**THE TASK**
Whichever lines include the word "width", copy them as they appear in the data.

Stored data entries

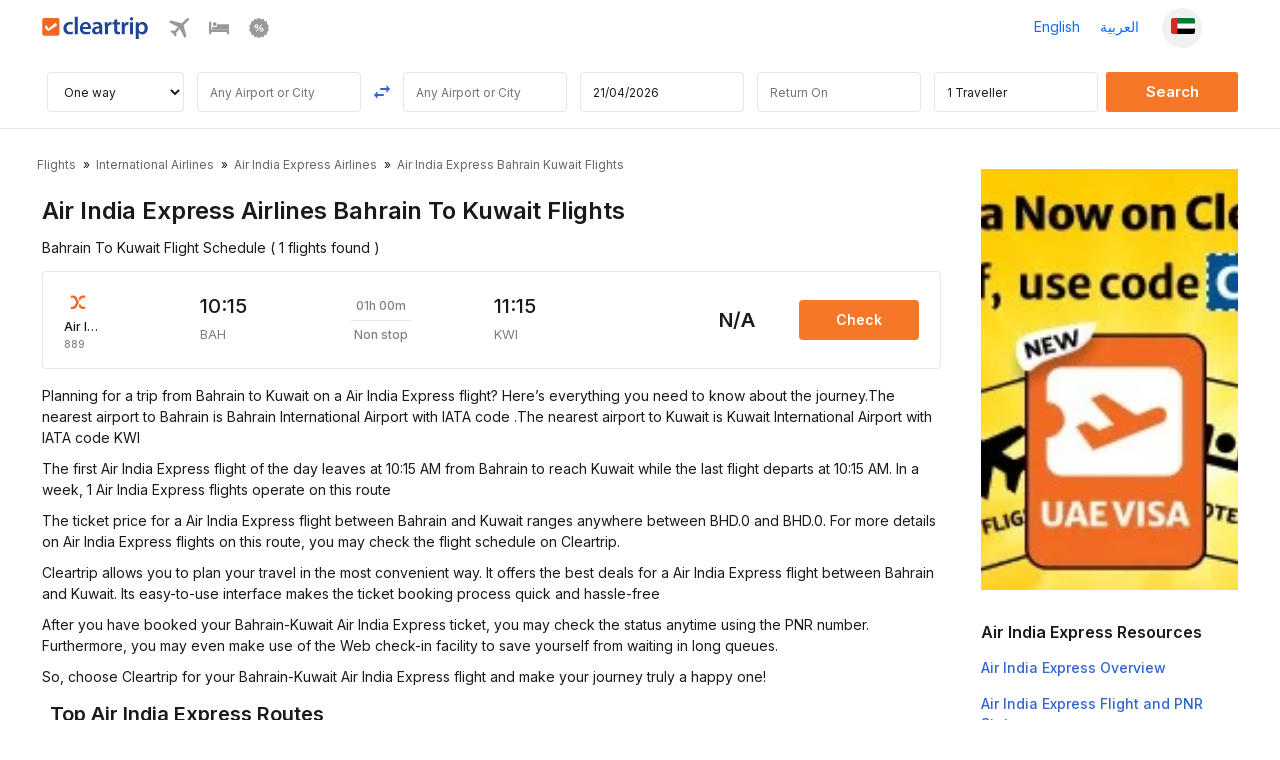

--- FILE ---
content_type: image/svg+xml
request_url: https://ui.cltp.co/images/logos/air-logos/svg_logos/5J.svg
body_size: 1261
content:
<svg width="24" height="24" viewBox="0 0 24 24" fill="none" xmlns="http://www.w3.org/2000/svg">
<rect width="24" height="24" rx="4" fill="#FFE01E"/>
<path d="M4.5012 6.37762C4.52586 6.06792 4.60017 5.76134 4.71928 5.47443C5.19039 6.0712 5.76282 6.58664 6.40238 6.99734C7.34883 7.60879 8.43858 7.97765 9.5491 8.14593C10.3224 8.26379 11.1097 8.28798 11.8892 8.22523C12.0583 8.21071 12.2272 8.19245 12.3947 8.16497C11.8227 8.46437 11.2155 8.69618 10.5892 8.85291C9.44076 9.1392 8.23237 9.17557 7.06722 8.97076C6.78295 8.91956 6.50025 8.85681 6.22567 8.76659C5.89894 8.65435 5.58096 8.50637 5.30622 8.29469C5.03226 8.08739 4.8042 7.81468 4.66667 7.49858C4.51088 7.14892 4.46498 6.75679 4.5012 6.37762Z" fill="#06A7E0"/>
<path d="M2.0329 9.31791C1.99559 8.99728 1.9831 8.67087 2.03274 8.35071C2.52759 8.67696 3.0368 8.98526 3.57972 9.22534C4.26267 9.53254 4.98683 9.74469 5.72473 9.87035C7.01695 10.0904 8.34055 10.0623 9.63776 9.89954C11.0224 9.7258 12.383 9.39471 13.7158 8.98604C13.2534 9.33274 12.7661 9.64494 12.2704 9.94153C11.1295 10.6162 9.92015 11.1838 8.65025 11.5693C7.71707 11.8497 6.74721 12.025 5.77109 12.0256C5.07238 12.0214 4.36882 11.9306 3.70554 11.7058C3.35993 11.5811 3.04289 11.3759 2.79359 11.1056C2.50136 10.7907 2.29671 10.4006 2.1762 9.98992C2.1058 9.77138 2.06365 9.54503 2.0329 9.31791Z" fill="#06A7E0"/>
<path d="M11.2711 11.457C11.7324 11.1756 12.1832 10.8755 12.6111 10.5449C11.9533 11.5294 11.1887 12.4509 10.2803 13.2146C9.81157 13.6042 9.30517 13.9523 8.75725 14.2211C8.4171 14.3869 8.0615 14.5255 7.69075 14.6045C7.33703 14.6733 6.9719 14.6945 6.61411 14.6457C6.32798 14.6132 6.04574 14.533 5.7913 14.3972C5.55121 14.2696 5.34047 14.0868 5.18296 13.8652C4.97004 13.5675 4.85874 13.2091 4.8091 12.8496C5.30223 13.0247 5.82642 13.1057 6.34905 13.1034C6.86762 13.1057 7.38448 13.0327 7.88838 12.9134C8.49125 12.7719 9.07601 12.5608 9.6422 12.3115C10.2031 12.0625 10.7463 11.7747 11.2711 11.457Z" fill="#06A7E0"/>
<path d="M16.4776 6.9762C17.0744 6.9161 17.6774 6.90705 18.2744 6.96824C18.6259 7.01039 18.9795 7.07611 19.3042 7.22222C19.4575 7.29293 19.6055 7.38331 19.7194 7.50975C19.8307 7.62574 19.901 7.77996 19.915 7.94028C19.9319 8.0981 19.8955 8.25513 19.8467 8.40436C19.6412 8.21189 19.3721 8.10371 19.103 8.03503C18.8921 7.98367 18.6759 7.95776 18.4594 7.94933C18.2029 8.26262 17.7939 8.4565 17.3865 8.41451C17.1701 8.39359 16.9652 8.29166 16.8115 8.13899C16.7677 8.097 16.7262 8.05251 16.6845 8.00834C17.0388 8.14789 17.4602 8.11573 17.7783 7.90188C17.2243 7.8218 16.6637 7.79807 16.1044 7.79136C15.2858 7.78855 14.467 7.83819 13.6547 7.93918C13.3913 7.96947 13.1296 8.01193 12.8671 8.04892C13.3976 7.75717 13.9681 7.54472 14.5459 7.36723C15.1768 7.18272 15.8217 7.03521 16.4776 6.9762Z" fill="#039482"/>
<path d="M16.6736 9.42887C17.7767 8.98976 18.972 8.73454 20.1629 8.82617C20.5777 8.86113 20.9929 8.93762 21.3788 9.09747C21.5747 9.18161 21.768 9.29712 21.8877 9.47867C21.9839 9.62228 22.0145 9.80211 21.9942 9.97194C21.9592 10.2361 21.8362 10.4822 21.6752 10.692C21.6487 10.5412 21.585 10.3904 21.4687 10.2871C21.3278 10.1546 21.1312 10.1028 20.9433 10.0853C20.6284 10.0587 20.3126 10.1104 20.0068 10.1821C19.6386 10.2676 19.282 10.3951 18.9285 10.5278C18.3225 10.7654 17.7316 11.0423 17.1592 11.352C16.2928 11.9073 15.4433 12.4891 14.6147 13.0994C14.0159 13.5415 13.4299 14.0017 12.8662 14.4879C12.4847 14.8178 12.1149 15.1615 11.7658 15.5257C11.5083 15.7985 11.2554 16.0803 11.0545 16.3986C11.2228 15.8384 11.417 15.2844 11.6664 14.7547C11.8253 14.4328 11.9944 14.1063 12.2504 13.8496C11.8533 14.1362 11.4892 14.4648 11.1328 14.7997C10.9855 14.9494 10.8319 15.0928 10.6876 15.2456C10.018 15.9394 9.40057 16.6824 8.82096 17.4527C8.63692 17.6956 8.45912 17.9432 8.28522 18.1936C8.45553 17.7105 8.63504 17.2298 8.84922 16.7642C9.33392 15.7086 10.007 14.7481 10.7772 13.8819C11.0496 13.5727 11.3353 13.2752 11.6302 12.9872C12.0075 12.6141 12.3998 12.2566 12.8035 11.9123C13.2683 11.5161 13.7418 11.1288 14.2398 10.7746C14.9973 10.2373 15.8108 9.7751 16.6736 9.42887Z" fill="#039482"/>
</svg>


--- FILE ---
content_type: text/plain
request_url: https://www.google-analytics.com/j/collect?v=1&_v=j102&a=76662906&t=pageview&_s=1&dl=https%3A%2F%2Fwww.cleartrip.bh%2Fflight-booking%2Fair-india-express-bahrain-kuwait-flights.html&ul=en-us%40posix&dt=Air%20India%20Express%20Bahrain%20to%20Kuwait%20flights%2C%20book%20your%20tickets%20at%20discounted%20rates%20on%20Cleartrip&sr=1280x720&vp=1280x720&_u=IEBAAEABAAAAACAAI~&jid=830991593&gjid=329405261&cid=1999576401.1769010095&tid=UA-16109308-3&_gid=1333113297.1769010095&_r=1&_slc=1&z=2099695899
body_size: -450
content:
2,cG-T3S66M6NEC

**OUTPUT BELOW**
<svg width="24" height="24" viewBox="0 0 24 24" fill="none" xmlns="http://www.w3.org/2000/svg">
<rect width="24" height="24" rx="4" fill="#FFE01E"/>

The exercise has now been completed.